I’m a minimalist, I swear.
I repeat this to myself every time I step into our spare bedroom–but that doesn’t convince the bright orange kayak in the middle of the room.
We moved again last September to be closer to my partner’s work and to take advantage of the benefits of her being a city employee. We’d been looking at this area of Houston for a while, so the decision was a simple one to make.
We left behind our one-bed/one-bath apartment with a study, the smallest apartment we had ever shared, and moved into a larger two-bedroom apartment. The layout works well for us and provides ample living space, not to mention an interior staircase to avoid rainy-day climbs to the second floor. Parking is literally right outside our door. There isn’t quite as much light as our previous apartment but plenty of windows nonetheless. Plus a balcony.
What we didn’t consider was how much smaller the kitchen was in comparison to our old apartment–and how much kitchen stuff we own. When I say the kitchen at our last apartment was one of the largest living spaces, I’m not exaggerating. We actually had spare cabinets that sat empty. Looking back, this made it easy for me to assume we didn’t have excess kitchenware simply because we had plenty of storage for it all in our small apartment.
Don’t get me wrong: we sorted through our kitchen items before we packed and considered what all we needed, donating the excess. I thought we had culled our kitchenware to only the necessities, but I was way off.
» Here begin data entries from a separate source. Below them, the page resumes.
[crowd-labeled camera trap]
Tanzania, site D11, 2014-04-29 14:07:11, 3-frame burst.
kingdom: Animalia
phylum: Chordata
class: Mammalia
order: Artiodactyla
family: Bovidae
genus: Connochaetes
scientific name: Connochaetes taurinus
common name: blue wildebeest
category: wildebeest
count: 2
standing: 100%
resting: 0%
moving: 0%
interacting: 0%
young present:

When we began to unpack and set up shop in our new apartment, we quickly realized that we had a major problem. Our new kitchen was a third of the other kitchen, counterspace and all. We decided to sort out the true necessities and figure out where to put the rest later.
Later never came. The boxes of unused kitchenware and crockery has stayed in our spare room and, as all clutter tends to do, attracted more clutter. With the boxes taking up so much space, I couldn’t setup our bookshelf properly, which meant the large box of books stayed packed as well. As we sorted through other areas of our apartment, unpacking and reconsidering, we began letting go of more items that have collected in piles for donation and items we literally have no use for–bottled waters left over from Hurricane Harvey, an old chair we don’t use, and , ironically, two shelves we replaced to save space. Then Christmas came, which brought about more items to donate. And finally, because life didn’t think the room was complete without something bright to liven it up, our apartment manager asked us to move our bright orange kayak off our balcony because only patio furniture could be stored outside.
Yes, we have a bright orange kayak in the middle of our spare bedroom.
The entire room is frustrating. All the more embarassing is the fact that we’ve been living here for five months. And it’s only gotten worse! When I look at individual items in the room, I know where they need to go or how we need to store them, but it’s like trying to clean out a garage that’s overpacked with tools. Unless stuff starts making it’s way out the door, there’s no room to make any changes.
I’m writing about this experience for two reasons. First, social media has nasty way of making other people’s lives appear perfect. It’s one of the reasons I no longer use Facebook. The urge to compare and compete is easy to catch, and it is terribly unhealthy. When I read others’ posts about minimalism, I am just as inspired by those who look like they have their lives together as those that look like they just started their journeys. It’s refreshing to see different stages of people’s progress. To be more open about my journey, I’m sharing my life as it is. I consider myself a minimalist, but my life can still be messy. And we keep most of the mess in the spare bedroom with the kayak.
Second, I’ve realized that I haven’t been completely honest with myself about my physical space. I mentally shut off that room so I don’t have to deal with the clutter, and that, just like comparison, is an unhealthy habit. When we moved, we had mentally dedicated that room to be a space for healthy activities. We still talk about building a desk so I have a dedicated writing space. We want a space to display and play our guitars and keyboard. I do best when I have a calm area for mediating and breathing exercises. The room has so much utility for our lives, but we leave it full of boxes and donation items. It’s time we own up to it.
This room will be a major project for me in the coming weeks. It will take small steps, a little here and a little there. But the idea of having a clean space with a desk and a bookshelf lined with paperbacks, a room where I can meditate and write, is inspiring enough to keep me moving.
And to know that I have made my physical space as clean and open as I can is a refreshing thought.
Being honest with myself and with you is a good step forward in taking control of my space and embracing minimalist practices. I encourage you to be honest with yourself about how you are practicing minimalism or how minimalism can help you tackle an areas of your life that you have longed to clean out. I know working toward a healthier space will do wonders for the stressors in our lives.
I’d love to hear what steps you can take this week toward a healthier space?